WWF Genocidalists in France React to LaRouche Exposé

Nov. 6 (EIRNS)—The posting on the website of Lyndon LaRouche's associates in France, the Solidarity and Progress party, of a small news item on the recent World Wildlife Fund report calling for world population reduction, provoked an hysterical reaction from the French section of WWF. The item received over a thousand visits in less than 24 hours, and was picked up on several other websites.

The WWF's official press officer called the Solidarity and Progress office to express their anger that the news item, first published on the website of LaRouche PAC, www.larouchepac.com, had mentioned that one of the WWF's founders, the late Prince Bernhard of The Netherlands, had signed his letter of resignation from the Nazi SS with "Heil Hitler."

The S&P spokesman said it would welcome a comment from the WWF for posting on the S&P website.

Crisis Hits German Auto, Farming

Nov. 3 (EIRNS)—BMW, Germany's second-largest carmaker, announced it is halting auto production for five days, and sending 40,000 of its workers in Germany home.
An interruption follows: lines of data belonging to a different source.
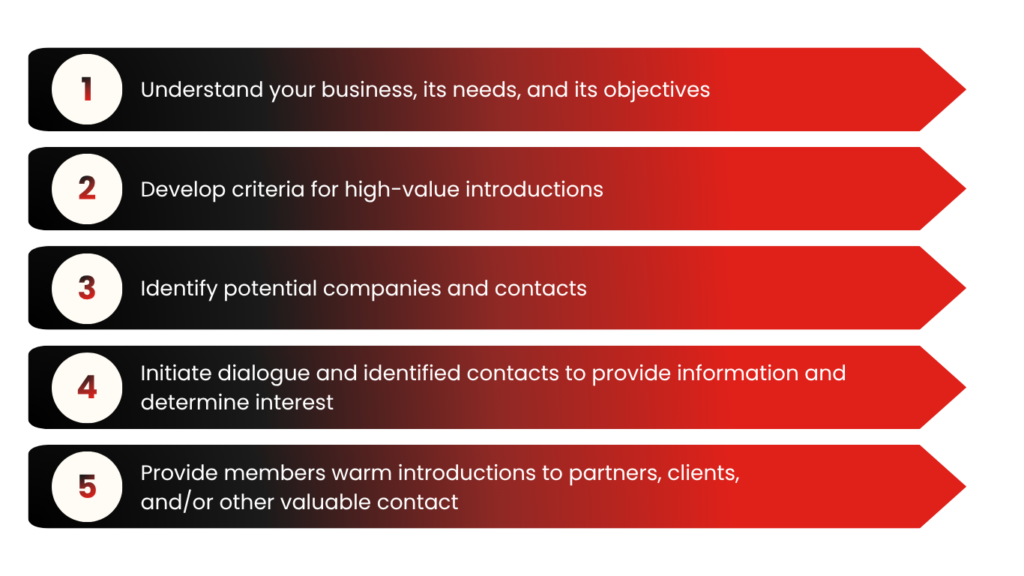 1 Understand your business, its needs, and its objectives

2 Develop criteria for high-value introductions

3 Identify potential companies and contacts

4 Initiate dialogue and identified contacts to provide information and determine interest

5 Provide members warm introductions to partners, clients, and/or other valuable contact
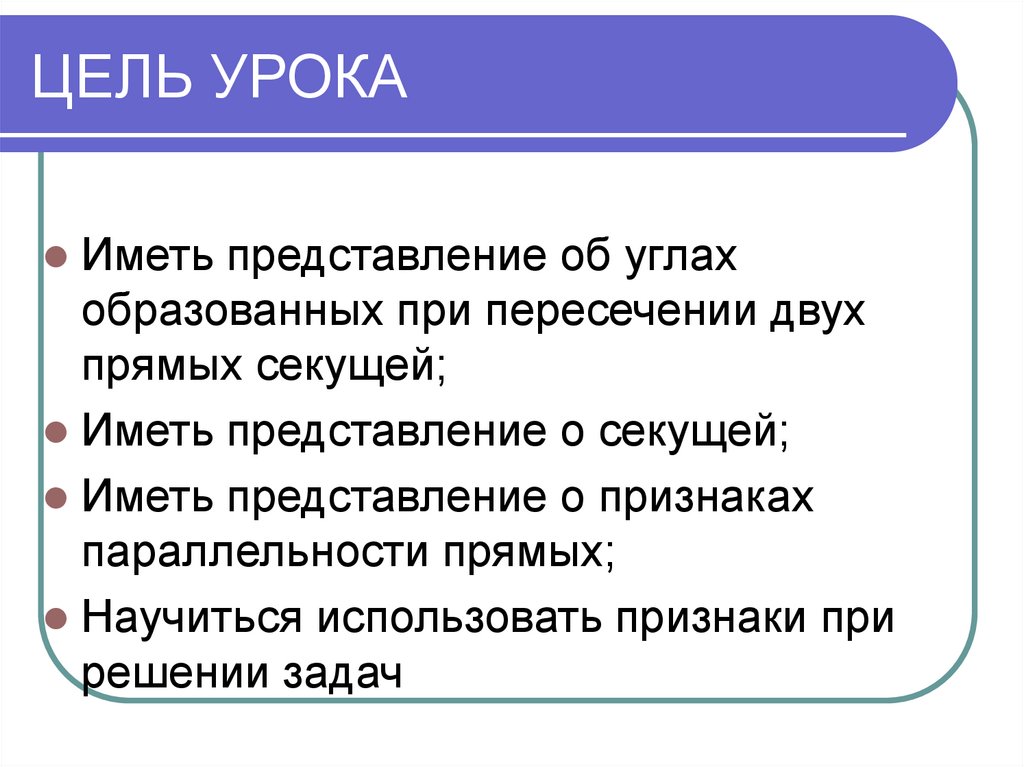 ЦЕЛЬ УРОКА

Иметь представление об углах образованных при пересечении двух прямых секущей;

Иметь представление о секущей;

Иметь представление о признаках параллельности прямых;

Научиться использовать признаки при решении задач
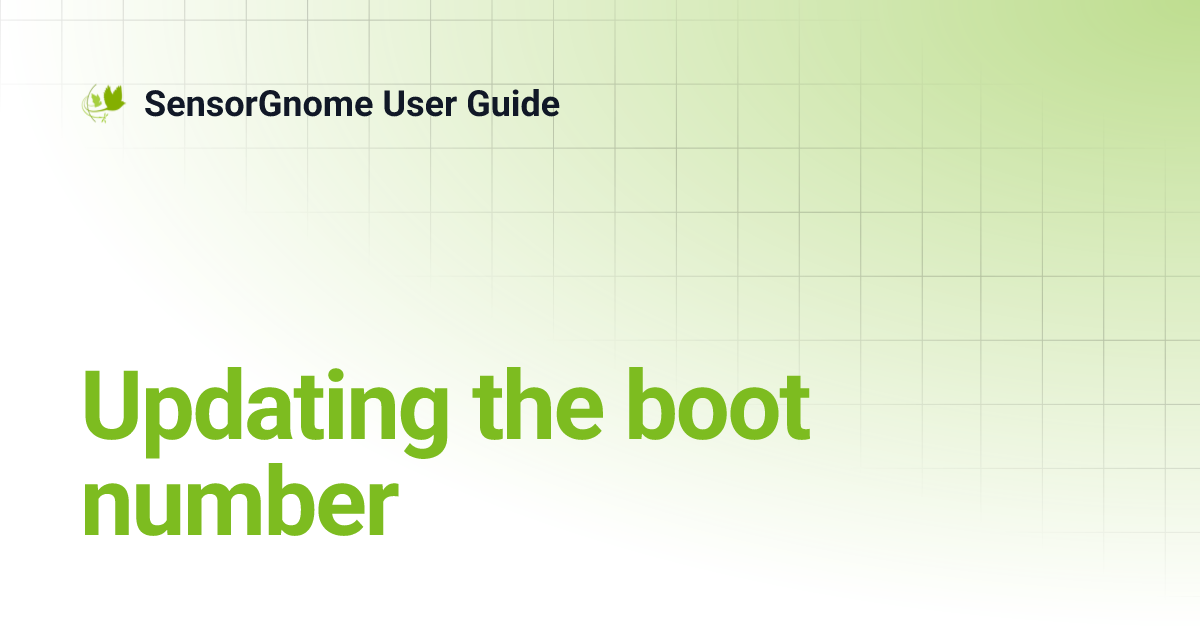 SensorGnome User Guide

Updating the boot number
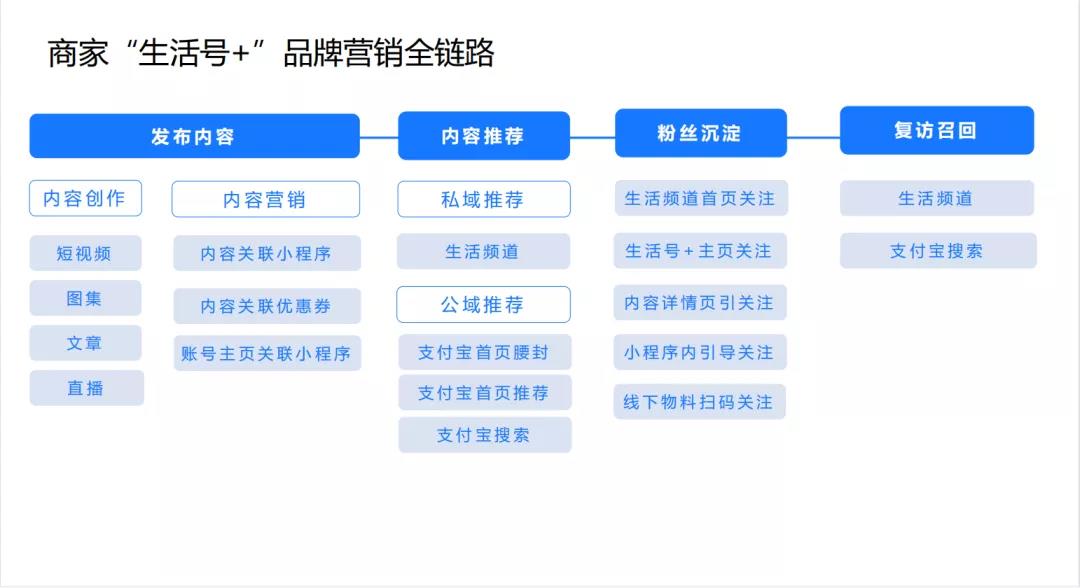 商家“生活号+”品牌营销全链路

发布内容

内容创作

短视频

图集

文章

直播

内容营销

内容关联小程序

内容关联优惠券

账号主页关联小程序

内容推荐

私域推荐

生活频道

公域推荐

支付宝首页腰封

支付宝首页推荐

支付宝搜索

粉丝沉淀

生活频道首页关注

生活号+主页关注

内容详情页引关注

小程序内引导关注

线下物料扫码关注

复访召回

生活频道

支付宝搜索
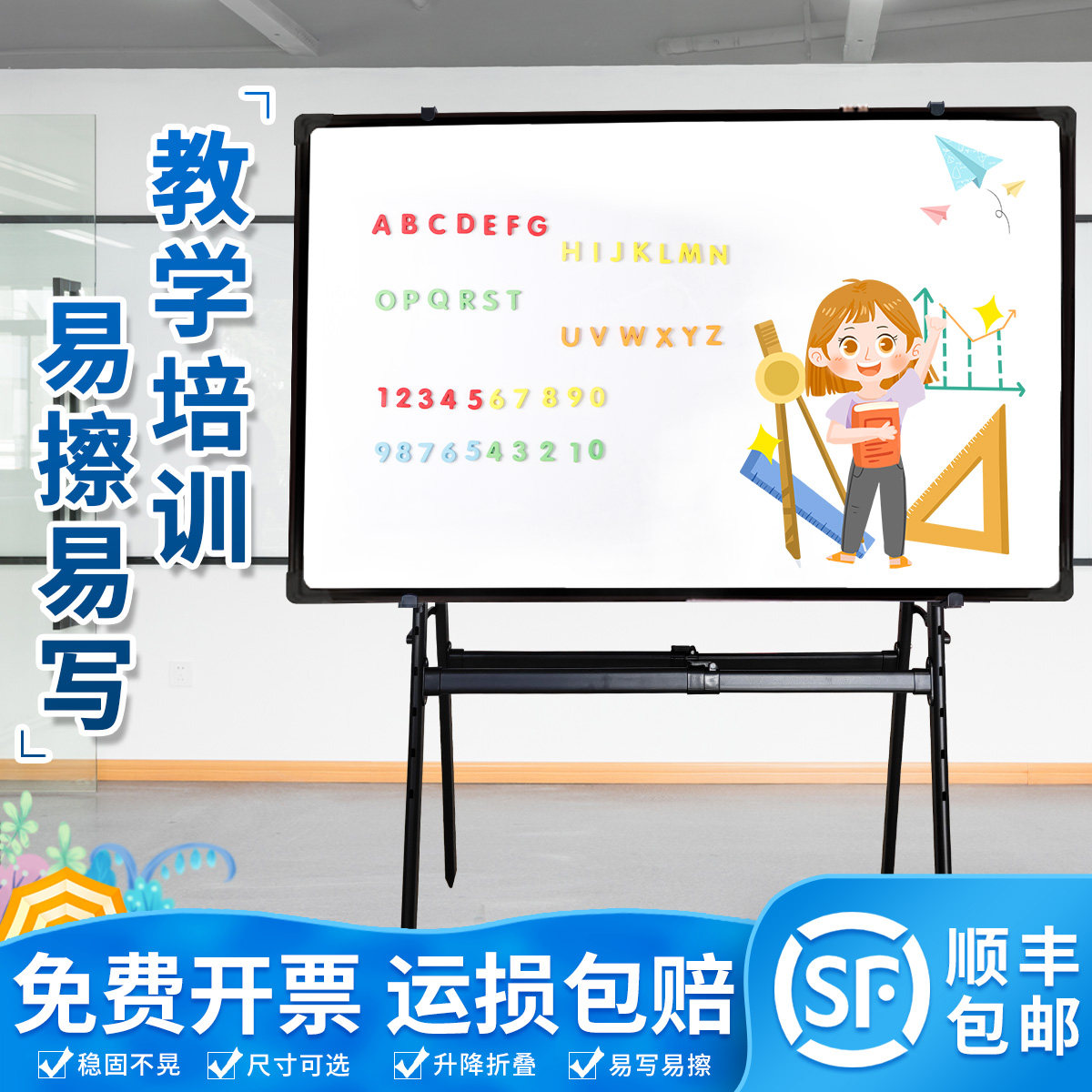 教学培训

易擦易写

ABCDEFG
HIJKLMN
OPQRST
UVWXYZ
1234567890
9876543210

免费开票 运损包赔

SF 顺丰包邮

稳固不晃 尺寸可选 升降折叠 易写易擦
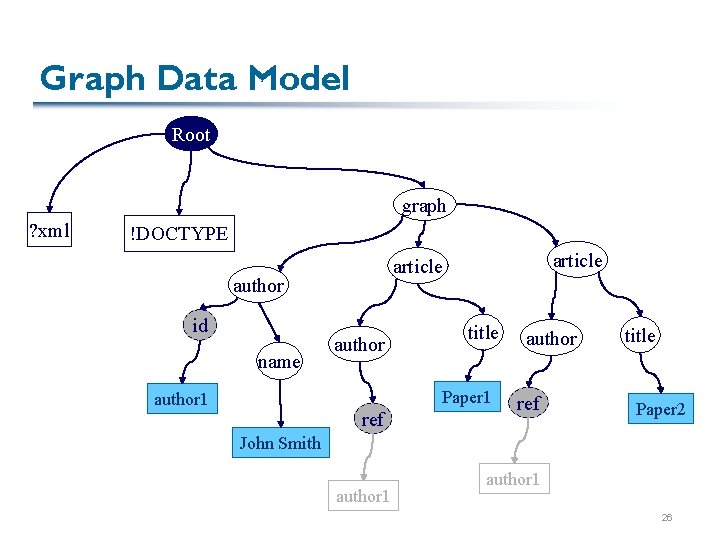 Graph Data Model

Root

?xml

!DOCTYPE

graph

author

article

article

id

name

author

title

author

title

author1

John Smith

ref

Paper1

ref

Paper2

author1

author1

26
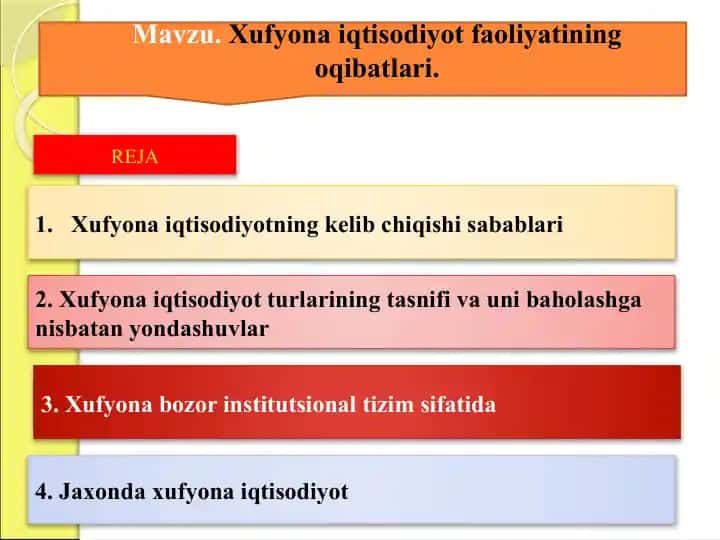 Mavzu. Xufyona iqtisodiyot faoliyatining oqibatlari.

REJA

1. Xufyona iqtisodiyotning kelib chiqishi sabablari

2. Xufyona iqtisodiyot turlarining tasnifi va uni baholashga nisbatan yondashuvlar

3. Xufyona bozor institutsional tizim sifatida

4. Jaxonda xufyona iqtisodiyot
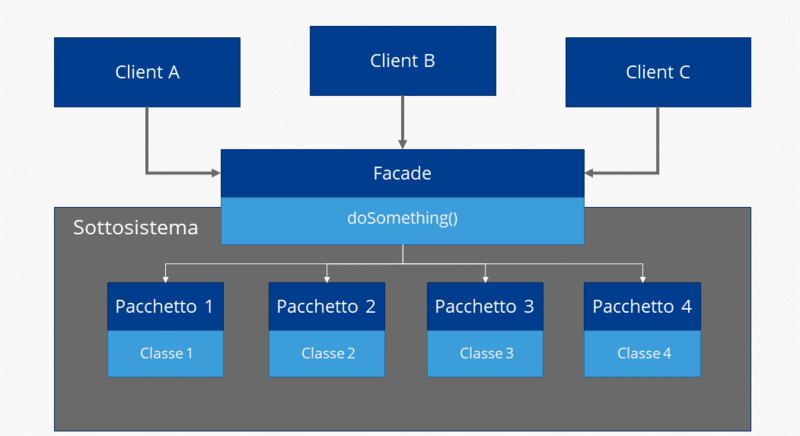 Client A

Client B

Client C

Facade

doSomething()

Sottosistema

Pacchetto 1

Classe 1

Pacchetto 2

Classe 2

Pacchetto 3

Classe 3

Pacchetto 4

Classe 4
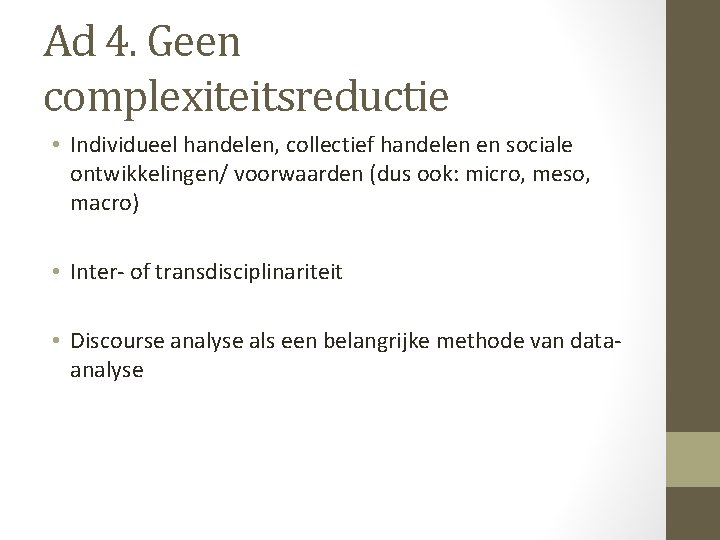 Ad 4. Geen complexiteitsreductie

• Individueel handelen, collectief handelen en sociale ontwikkelingen/ voorwaarden (dus ook: micro, meso, macro)

• Inter- of transdisciplinariteit

• Discourse analyse als een belangrijke methode van data-analyse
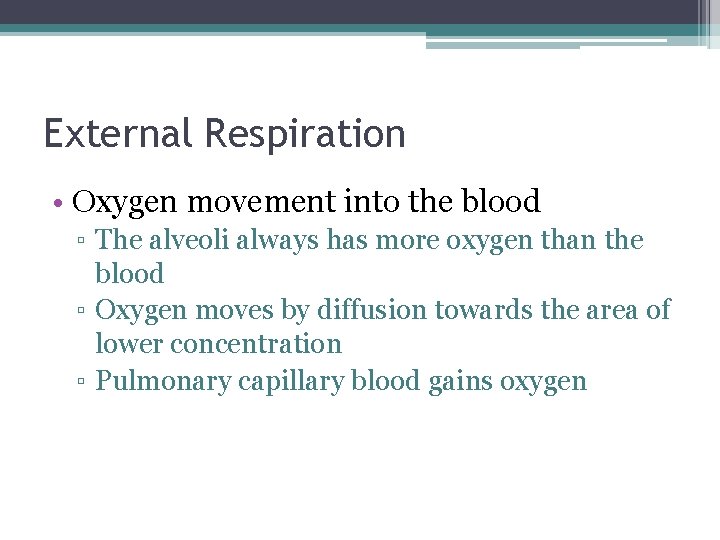 External Respiration

• Oxygen movement into the blood
▫ The alveoli always has more oxygen than the blood
▫ Oxygen moves by diffusion towards the area of lower concentration
▫ Pulmonary capillary blood gains oxygen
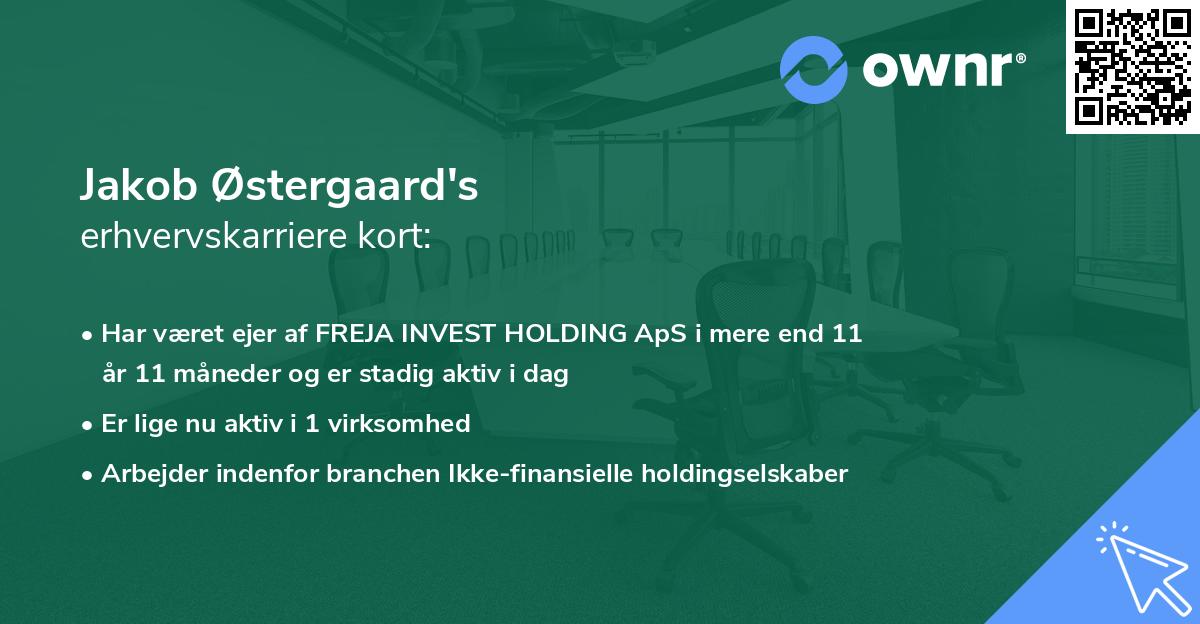 ownr®

Jakob Østergaard's
erhvervskarriere kort:

• Har været ejer af FREJA INVEST HOLDING ApS i mere end 11 år 11 måneder og er stadig aktiv i dag
• Er lige nu aktiv i 1 virksomhed
• Arbejder indenfor branchen Ikke-finansielle holdingselskaber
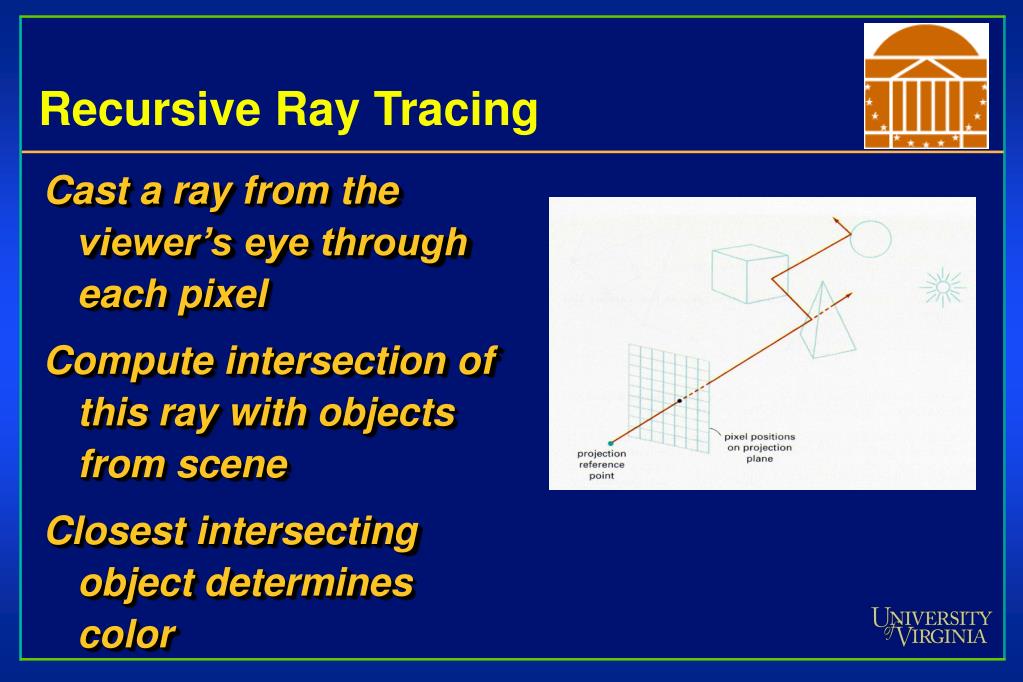 Recursive Ray Tracing

Cast a ray from the viewer's eye through each pixel

Compute intersection of this ray with objects from scene

Closest intersecting object determines color

projection reference point

pixel positions on projection plane

UNIVERSITY of VIRGINIA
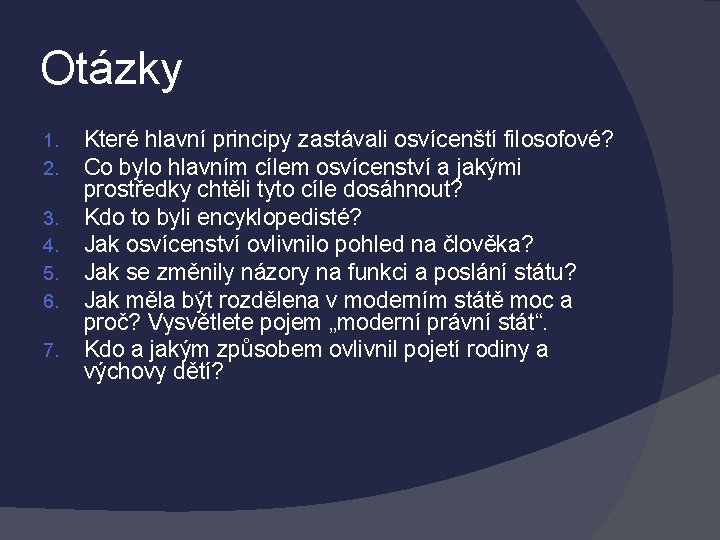 Otázky

1. Které hlavní principy zastávali osvícenští filosofové?
2. Co bylo hlavním cílem osvícenství a jakými prostředky chtěli tyto cíle dosáhnout?
3. Kdo to byli encyklopedisté?
4. Jak osvícenství ovlivnilo pohled na člověka?
5. Jak se změnily názory na funkci a poslání státu?
6. Jak měla být rozdělena v moderním státě moc a proč? Vysvětlete pojem „moderní právní stát“.
7. Kdo a jakým způsobem ovlivnil pojetí rodiny a výchovy dětí?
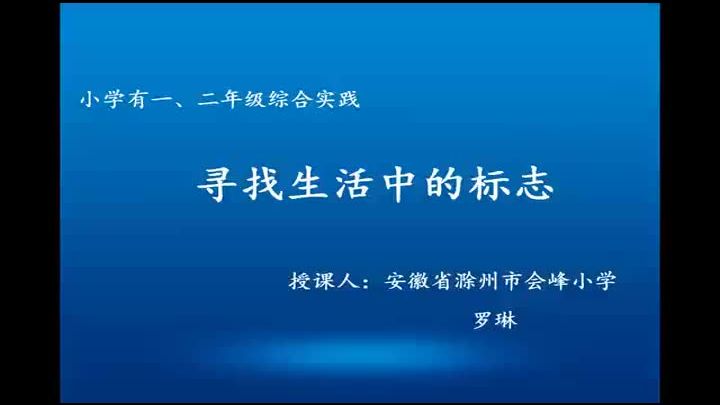 小学有一、二年级综合实践

寻找生活中的标志

授课人：安徽省滁州市会峰小学

罗琳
Whereas management says this would be a one-time measure, insiders are pointing out that BMW sales have slowed in recent weeks, and that the company may have to halt production again, in early 2009.

Germany's farming sector is badly affected by the global crisis, with operating expenses during the past 12 months having shot up. Speculation has driven the price of a ton of wheat up to Eu200, and for the first time in many years, wheat growers were making some marginal profit. But in recent weeks, the price of a ton has dropped to Eu120-130, cutting farmers' income drastically, whereas their expenses have stayed high. If the government does not intervene now to support the farmers, many of them will reduce sowing, with the relevant consequences for next year's harvest.

EU Orders Poland To Shut Down Shipyards, Repay State Aid

PARIS, Nov. 7 (EIRNS)—Today's London Financial Times reports that the long-running European Union probe into Poland's tottering shipyards came to a dramatic end, as the EU Commission declared that billions of euros of state aid had been given unlawfully, and must be repaid. The Commission also said it would welcome a plan that would see Polish authorities sell off assets at the Gdynia and Szczecin shipyards through an open tender system, and then liquidate the existing companies there. Only the privatized Gdansk shipyard escaped the ruling, though the EU also demanded its restructuring.

EU Competition Minister Nellie Kroes, who called her decision "one of the hardest" ever made, was challenged yesterday on why shipyards employing thousands of skilled workers got an adverse decision, while speculative bankers were rescued.